Вопросы и задания:
1. Сколько работ из Кабардино-Балкарии показано на выставке, о которой идёт речь в интервью о выставке «Россия»?
2. Перепишите отрывок из интервью о выставке «Россия»: начните с места, где стоят слова «6 февраля в», и остановитесь после слов «выставки. Каковы впечатления?».

Текстовый блок:
6 февраля в Москве открылась XIV художественная выставка «Россия» – итог работы 112 отделений Союза художников России за последние пять лет. В Центральном выставочном зале СХР представлено более тысячи работ, и среди них четыре работы из Кабардино-Балкарии. В частности, картина «Мальчик» Анны Ермолаевой.
– Анна Анатольевна, вы вместе с Жанной Кануковой были на открытии этой большой выставки. Каковы впечатления?
– Эта поездка стала для меня неожиданным сюрпризом, просто подарком судьбы. Действительно, мне уже необходимо было выехать за пределы Кавказа, увидеть работы других авторов, напитаться другой атмосферой и новыми впечатлениями. К сожалению, не удалось посмотреть всю выставку, поскольку были ограничены во времени. На открытии всегда ажиотаж, картины толком не посмотришь. А я люблю смотреть спокойно, постоять, поразмышлять. Поснимать, конечно, что-то удалось, некоторые работы очень зацепили. Наверное, из-за этой спешности меня больше впечатлила не столько выставка, сколько сама Москва. Я её и так всегда любила, но в этот раз со всем благоустройством последних лет она особенно понравилась. Я скучала по её красивым зданиям, ходила и восхищалась каждым особняком. Благо, мы остановились в удачном месте: рядом были и Ленком, и Тверская, и Дмитровка. Впечатлений масса, конечно, всё потихоньку переосмысливаю. Думаю, эта поездка отразится в новых работах.

Список строк:
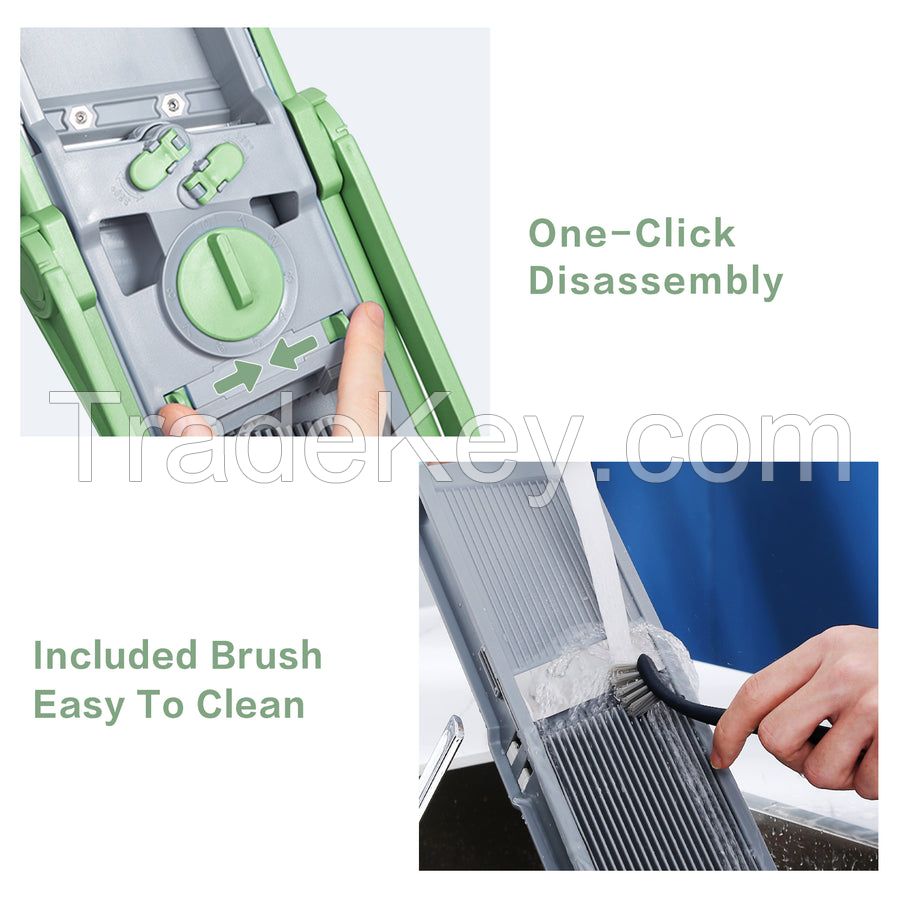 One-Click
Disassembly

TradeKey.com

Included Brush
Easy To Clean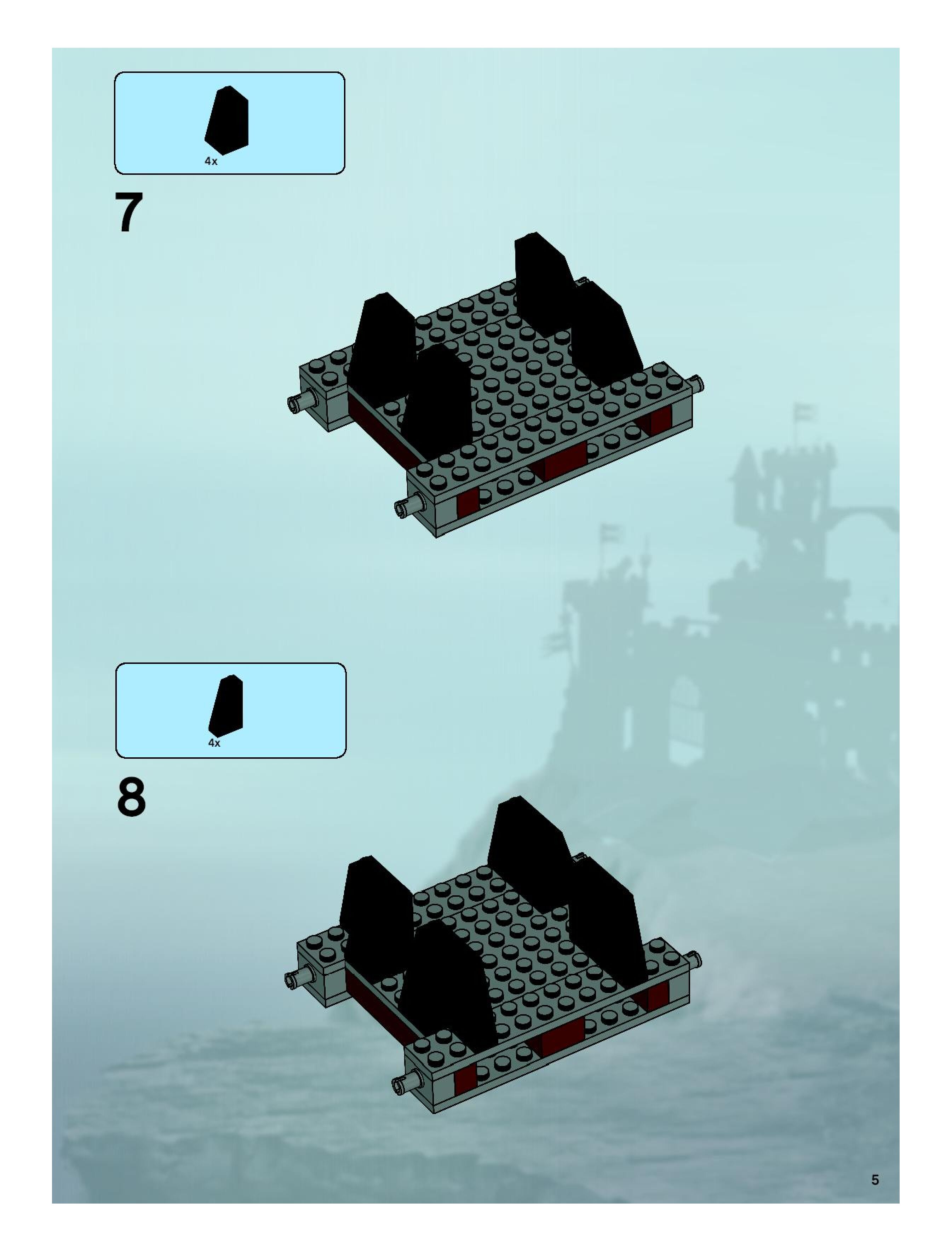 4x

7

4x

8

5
...
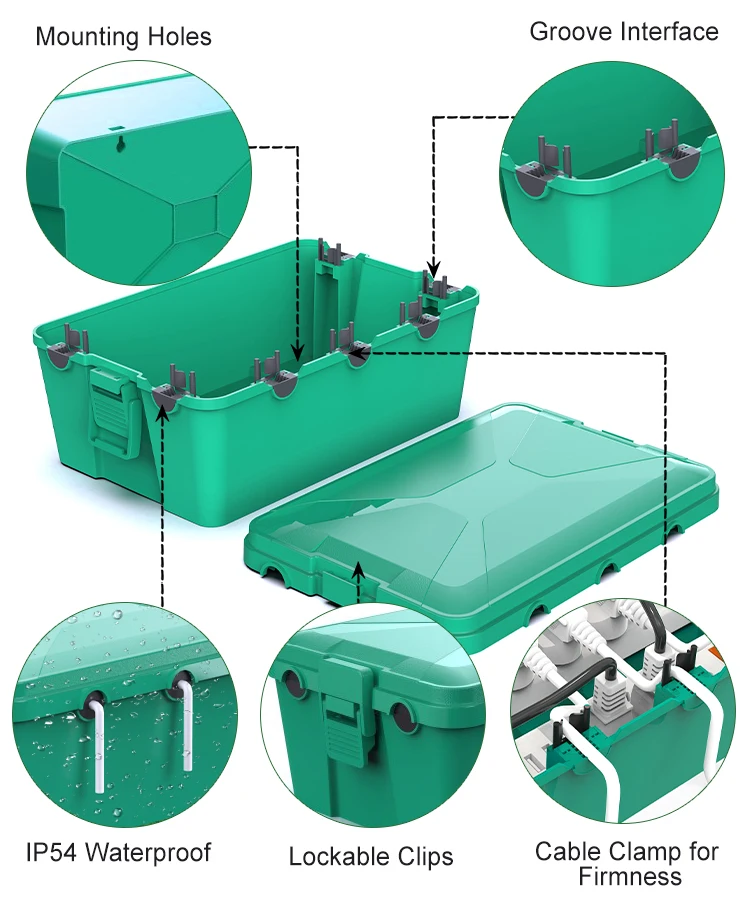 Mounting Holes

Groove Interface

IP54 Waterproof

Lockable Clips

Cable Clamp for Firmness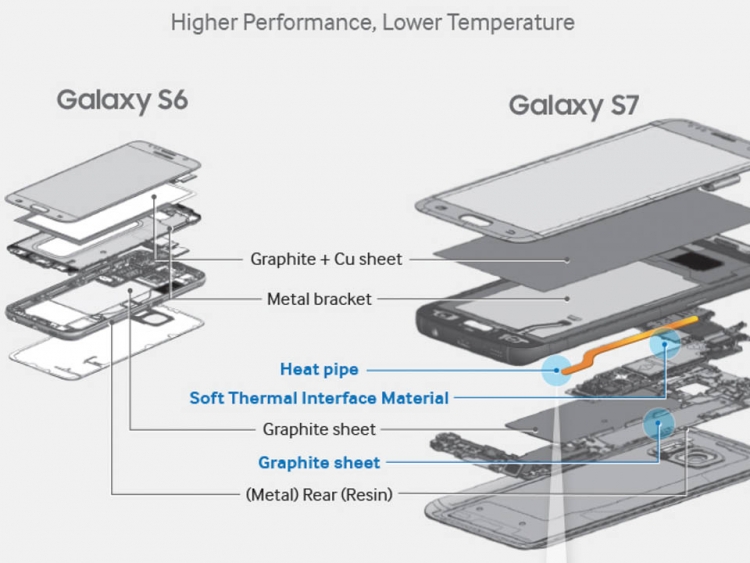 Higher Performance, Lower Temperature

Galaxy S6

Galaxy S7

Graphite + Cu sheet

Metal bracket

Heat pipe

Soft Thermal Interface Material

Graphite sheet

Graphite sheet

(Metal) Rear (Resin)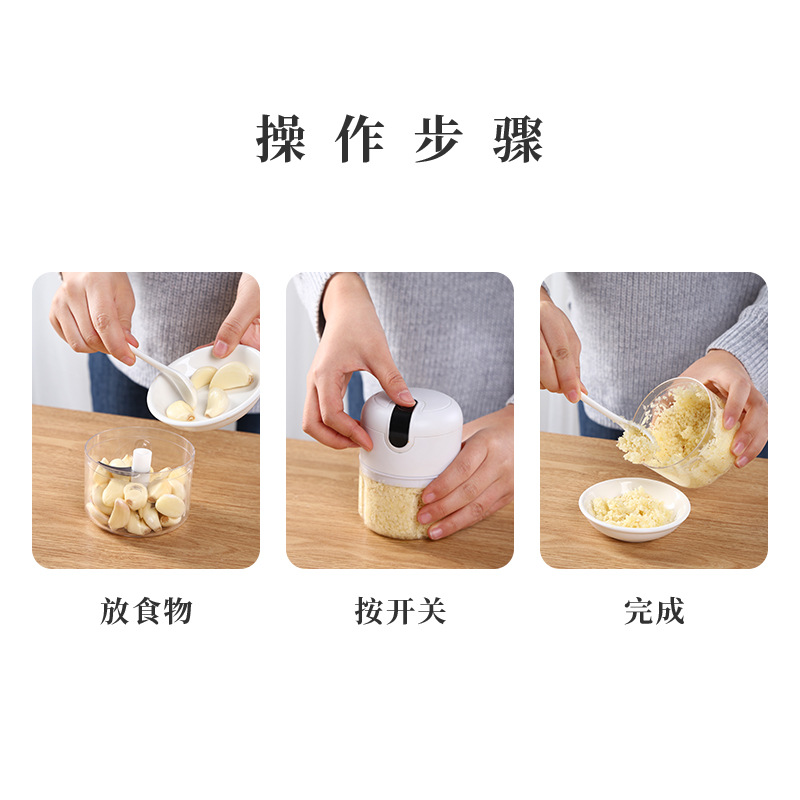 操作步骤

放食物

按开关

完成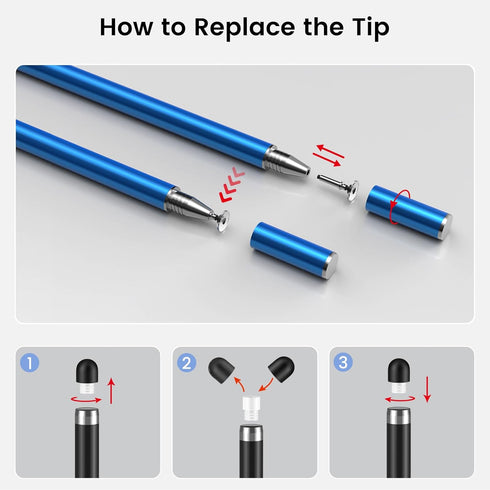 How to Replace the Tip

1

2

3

Ответы к заданиям:
1. Четыре работы.

2.
6 февраля в Москве открылась XIV художественная выставка «Россия» – итог работы 112 отделений Союза художников России за последние пять лет. В Центральном выставочном зале СХР представлено более тысячи работ, и среди них четыре работы из Кабардино-Балкарии. В частности, картина «Мальчик» Анны Ермолаевой.
– Анна Анатольевна, вы вместе с Жанной Кануковой были на открытии этой большой выставки. Каковы впечатления?